:: Given passage ::
——
Profile Image for Danna.
237 reviews
October 18, 2022
Often with poetry I fear I am missing something.

I enjoyed the frankness and humanness of many lines in this, but overall was not drawn in.

The first poem, The Present, was my favorite.
Profile Image for J.
533 reviews11 followers
October 30, 2025
A solid collection of poetry. I especially enjoyed The Freeway Considered as Earth Gods. I honestly could not tell that the author was a man which I think is a compliment.
125 reviews20 followers
July 11, 2012
I have always admired Dana Gioia's fidelity to form. To me, the sometimes confining strictures of form is like an ascetic finding beauty among the rote routines of his/her life. Unfortunately, Gioia's least successful poems are the religious imagery ones where phrases such as "Life has its mysteries, annunciations/and some must where a crown of thorns...(Prophecy)" seem shopworn and uninspired. Other phrases such as "achingly real,"pressing crowds,"the winds of dawn expire," "ghost of a chance," "My father breaks my heart," and many others which are either cliches or the type of banal sentiments found in mass-produced Hallmark cards. Despite these disappointments from a poet I admire, there are some genuine poems that one feels privileged to read. Interestingly, its when Gioia doesn't try to cavort with the Gods or try to aim for the canon with the big themes that he simply stuns the reader with his powerful writing. For example, the last poem, 'Majority," where the entire poems reads as the following: "Now you'd be three,/I said to myself, seeing a child born/the same summer as you.// Now you'd be six,/or seven, or ten./I watched you grow/in foreign bodies.// Leaping into a pool, all laughter/or frowning over a keyboard,/but mostly just standing,/taller each time.// How splendid your most/mundane action seemed/in these joyful proxies./I often held back tears.// Now you are twenty-one./Finally, it makes sense/that you have moved away/into your own afterlife." "Special Treatment Ward" starts off "So this where the children come to die/" and remains harrowing and unsentimental throughout before ending with "And vagrant sorrow cannot bless the dead." Its always an event when Mr. Gioia publishes since he is usually a meticulous, patient poet, but because the expectations are so high I feel somewhat let down by this collection, despite the obvious gifts and talent he displays.
——
Quote from the reviews of the poetry collection everything from "237 reviews" down to "was my favorite.".

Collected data
——
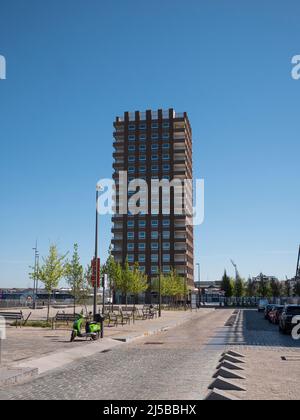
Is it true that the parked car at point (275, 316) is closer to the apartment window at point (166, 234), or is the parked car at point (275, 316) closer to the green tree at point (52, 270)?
the green tree at point (52, 270)

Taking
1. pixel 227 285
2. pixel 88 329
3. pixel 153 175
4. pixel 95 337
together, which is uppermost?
pixel 153 175

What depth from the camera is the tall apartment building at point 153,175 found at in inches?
4747

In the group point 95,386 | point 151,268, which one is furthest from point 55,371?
point 151,268

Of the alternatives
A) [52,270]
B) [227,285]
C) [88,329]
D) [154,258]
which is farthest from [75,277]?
[227,285]

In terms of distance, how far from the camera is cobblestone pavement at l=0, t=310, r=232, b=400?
1004cm

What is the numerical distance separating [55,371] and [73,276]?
1105 inches

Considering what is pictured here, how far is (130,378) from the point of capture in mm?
12156

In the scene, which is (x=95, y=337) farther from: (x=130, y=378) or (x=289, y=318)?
(x=289, y=318)

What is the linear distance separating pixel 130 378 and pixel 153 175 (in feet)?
376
——
:: Task output ::
237 reviews
October 18, 2022
Often with poetry I fear I am missing something.

I enjoyed the frankness and humanness of many lines in this, but overall was not drawn in.

The first poem, The Present, was my favorite.